● 本文抜粋:
......

私訳 美しい玉のような櫛を寝るときに納める函を覆うように私の心を硬くしていましたが、覆いを取るように貴方に気を許してこの身を開き、その朝が明け開いてから貴方が帰って行くと、貴方の評判は良いかもしれませんが、私は貴方との二人の仲の評判が立つのが嫌です。

内大臣藤原卿報贈鏡王女謌一首
標訓 内大臣藤原卿の鏡王女に報(こた)へ贈れる歌一首
集歌94 玉匣 将見圓山乃 狭名葛 佐不寐者遂尓 有勝麻之目
訓読 玉(たま)匣(くしげ)見(み)む円山(まどやま)の狭名(さな)葛(かづら)さ寝(ね)ずはつひに有りかつましめ
私訳 美しい玉のような櫛を寝るときに納める函を開けて見るように貴女の体を開いて抱く、その丸い形の山の狭名葛の名のような丸いお尻の間の翳り。そんな貴女と共寝をしないでいることはあり得ないでしょう。

 ここで、集歌93の歌の標にも使われる「娉」の漢字を調べますと『万葉集』では「よばふ」と訓みますし、日本語としてはネット辞書では「ヘイ・ホウ」と音読みし、意味は「めとる、嫁を迎える、召す」とします。また、古語の世界での「召す」と云う言葉の解釈は「高貴な人物が女性を召す=性的関係を持つ」と解釈する約束事から、「娉」の漢字をそのように解釈するようです。当然、「よばふ」から「夜這ふ」の当て字を与えて、さらなる拡大解釈は存在するでしょう。およそ、『万葉集』の鑑賞では集歌93の歌の標題の「娉」の漢字の意味を「召す」と解釈し、そして、その行動から白文訓読みにおいて「よばう」と云う訓を与えたと考えます。ちょうど、古語で「言い寄る・求婚する」という所作を「よばふ」と呼びますから、その意味合いで解釈していることは明らかと考えます。その帰結が、内大臣藤原卿と鏡王女との関係で、「藤原卿の下に鏡王女を召した=鏡王女は藤原卿の要求で参上し、そこで抱かれた」と解釈するのでしょう。それで、一般には鏡王女が天智天皇から藤原卿の許に下賜されたと解釈するのだと想像します。
 ここで、先の「セックスハズバント」の問題に戻ります。
 個人の帰結は、「セックスハズバント」説や下賜説は成立しないと考えます。単に平安時代に藤原系貴族が意図的に誤読したものを検証も無しに、近代の人々がそれを受け入れ、さらにその意図的誤読から想像を膨らませただけと考えます。厳しく言えば、それらは手抜きからの空想が由来です。
 ここで、確認をして頂きたい漢字があります。それが「聘」と云う漢字です。では、この「聘」の漢字の意味や解釈どうでしょうか。調べますと、ネット辞書では「ヘイ」と音読みし、意味は「贈り物を持って人を訪問する・礼を尽くして人を招く」とあります。なぜ、この「聘」を紹介したかと云うと、公式文章の世界では格式を求める文章では「娉」が正式な漢字で、「聘」は格式が落ちる略式の漢字となっているからです。漢字の世界では、その身分や場面からして皇族の鏡王女や公卿の藤原卿に対しては「聘」の文字より「娉」の文字を使うのが正しいと云うことになります。

......

● データ抜粋:
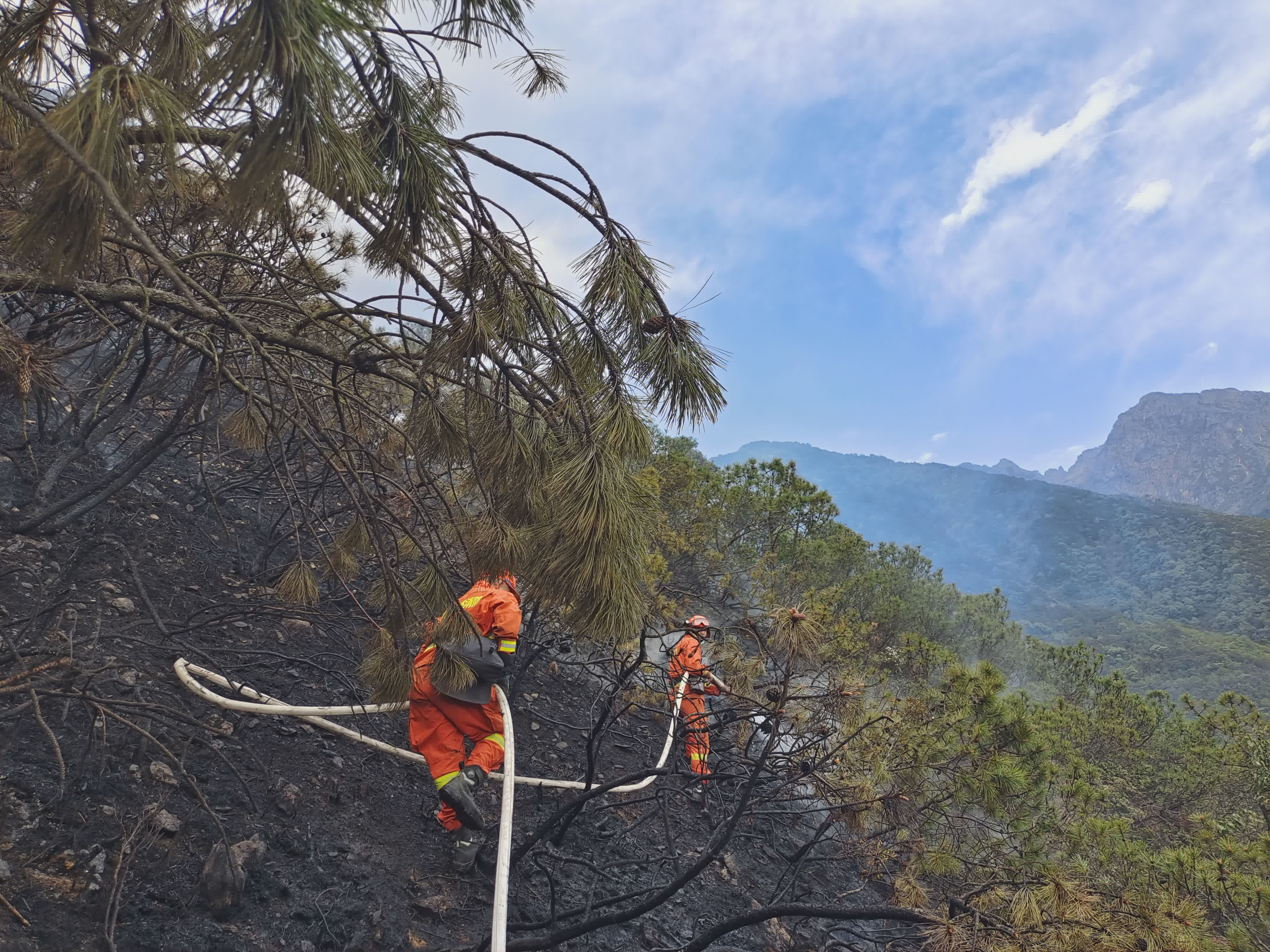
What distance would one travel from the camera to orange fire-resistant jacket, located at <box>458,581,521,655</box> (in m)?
3.28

......

● 問題と課題:
1. 本文抜粋の「内大臣藤原卿報贈鏡王女謌一首」から「ることはあり得ないでしょう。」までを一字も変えずに書き写してください。
2. 本文抜粋のうち「ここで、確認をして頂きたい漢字があります」で始まる段落を、主な事実を残したまま短く書き直してください。
答えは本文だけに基づいて書いてください。

● 詳しい解答:
1.
内大臣藤原卿報贈鏡王女謌一首
標訓 内大臣藤原卿の鏡王女に報(こた)へ贈れる歌一首
集歌94 玉匣 将見圓山乃 狭名葛 佐不寐者遂尓 有勝麻之目
訓読 玉(たま)匣(くしげ)見(み)む円山(まどやま)の狭名(さな)葛(かづら)さ寝(ね)ずはつひに有りかつましめ
私訳 美しい玉のような櫛を寝るときに納める函を開けて見るように貴女の体を開いて抱く、その丸い形の山の狭名葛の名のような丸いお尻の間の翳り。そんな貴女と共寝をしないでいることはあり得ないでしょう。

2. 確認すべき漢字は「聘」で、ネット辞書では「ヘイ」と音読みし、「贈り物を持って人を訪問する・礼を尽くして人を招く」という意味とされる。公式文章では、格式を求める場合は「娉」が正式な漢字で、「聘」は格式が落ちる略式の漢字である。そのため、皇族の鏡王女や公卿の藤原卿には「聘」より「娉」を使うのが正しい。